──────── FRAGMENTO SELECCIONADO ────────
Si en la web de una empresa,
profesional o entidad se recaban datos de carácter personal de los usuarios
mediante un formulario, conforme a lo dispuesto en el artículo 5 de la LOPD, el Responsable del Fichero debe informar a los interesados: de la
existencia de un fichero o tratamiento de datos de carácter personal, de la
finalidad de la recogida de datos y de los destinatarios de la información, de
la posibilidad de ejercitar los derechos de acceso, rectificación, cancelación
y oposición y de la identidad y dirección del responsable del
tratamiento, entre otras. Esta información debe ponerse a disposición del
usuario en la denominada “Política de Privacidad” que deberá ubicarse en el
mismo formulario.
──────── MATERIAL DE CONSULTA ────────
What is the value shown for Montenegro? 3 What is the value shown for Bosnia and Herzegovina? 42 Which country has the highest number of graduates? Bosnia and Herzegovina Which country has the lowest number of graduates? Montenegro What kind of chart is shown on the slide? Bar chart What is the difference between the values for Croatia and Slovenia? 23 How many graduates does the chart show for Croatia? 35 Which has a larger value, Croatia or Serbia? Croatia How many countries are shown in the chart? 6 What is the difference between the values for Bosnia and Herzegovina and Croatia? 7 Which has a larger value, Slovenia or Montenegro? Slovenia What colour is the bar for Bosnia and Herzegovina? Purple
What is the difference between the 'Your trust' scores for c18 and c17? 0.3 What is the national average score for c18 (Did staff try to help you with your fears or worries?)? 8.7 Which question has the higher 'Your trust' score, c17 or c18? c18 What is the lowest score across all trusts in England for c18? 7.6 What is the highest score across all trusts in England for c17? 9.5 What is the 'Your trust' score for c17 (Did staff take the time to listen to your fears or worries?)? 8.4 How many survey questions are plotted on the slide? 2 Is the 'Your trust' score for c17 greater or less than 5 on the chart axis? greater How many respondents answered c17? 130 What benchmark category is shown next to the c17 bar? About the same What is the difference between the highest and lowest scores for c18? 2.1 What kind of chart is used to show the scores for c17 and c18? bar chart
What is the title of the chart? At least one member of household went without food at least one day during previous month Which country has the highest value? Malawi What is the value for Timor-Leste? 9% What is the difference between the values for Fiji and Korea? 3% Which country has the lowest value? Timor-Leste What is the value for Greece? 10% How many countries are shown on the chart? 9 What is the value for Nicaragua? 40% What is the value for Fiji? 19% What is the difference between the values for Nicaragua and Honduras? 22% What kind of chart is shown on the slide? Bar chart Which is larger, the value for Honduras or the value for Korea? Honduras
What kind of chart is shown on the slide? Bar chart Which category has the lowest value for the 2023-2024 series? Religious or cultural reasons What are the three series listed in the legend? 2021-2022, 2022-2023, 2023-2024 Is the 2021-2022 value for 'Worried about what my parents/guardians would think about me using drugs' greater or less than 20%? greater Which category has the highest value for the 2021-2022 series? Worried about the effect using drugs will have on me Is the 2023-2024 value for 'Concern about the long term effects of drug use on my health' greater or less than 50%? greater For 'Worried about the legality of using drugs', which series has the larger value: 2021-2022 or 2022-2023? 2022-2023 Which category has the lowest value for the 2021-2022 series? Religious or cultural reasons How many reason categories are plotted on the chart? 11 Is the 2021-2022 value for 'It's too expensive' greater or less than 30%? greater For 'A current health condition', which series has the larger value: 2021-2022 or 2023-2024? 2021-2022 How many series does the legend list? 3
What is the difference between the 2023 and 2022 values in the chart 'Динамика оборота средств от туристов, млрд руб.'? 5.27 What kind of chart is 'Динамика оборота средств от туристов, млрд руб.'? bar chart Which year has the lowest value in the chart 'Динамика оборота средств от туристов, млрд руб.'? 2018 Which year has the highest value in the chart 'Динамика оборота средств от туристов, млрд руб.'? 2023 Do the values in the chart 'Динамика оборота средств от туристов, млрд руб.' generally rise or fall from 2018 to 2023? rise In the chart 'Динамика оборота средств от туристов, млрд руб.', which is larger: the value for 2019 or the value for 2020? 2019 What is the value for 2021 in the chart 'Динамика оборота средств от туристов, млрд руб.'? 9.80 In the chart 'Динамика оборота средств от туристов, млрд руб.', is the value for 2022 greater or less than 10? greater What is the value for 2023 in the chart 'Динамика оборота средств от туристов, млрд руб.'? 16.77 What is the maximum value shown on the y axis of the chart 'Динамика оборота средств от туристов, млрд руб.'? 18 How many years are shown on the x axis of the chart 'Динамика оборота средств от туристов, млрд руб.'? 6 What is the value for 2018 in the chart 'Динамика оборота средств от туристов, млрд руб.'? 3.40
────────
INSTRUCCIONES — Según el fragmento seleccionado, ¿dónde debe ubicarse la “Política de Privacidad”?

RESULTADO — En el mismo formulario.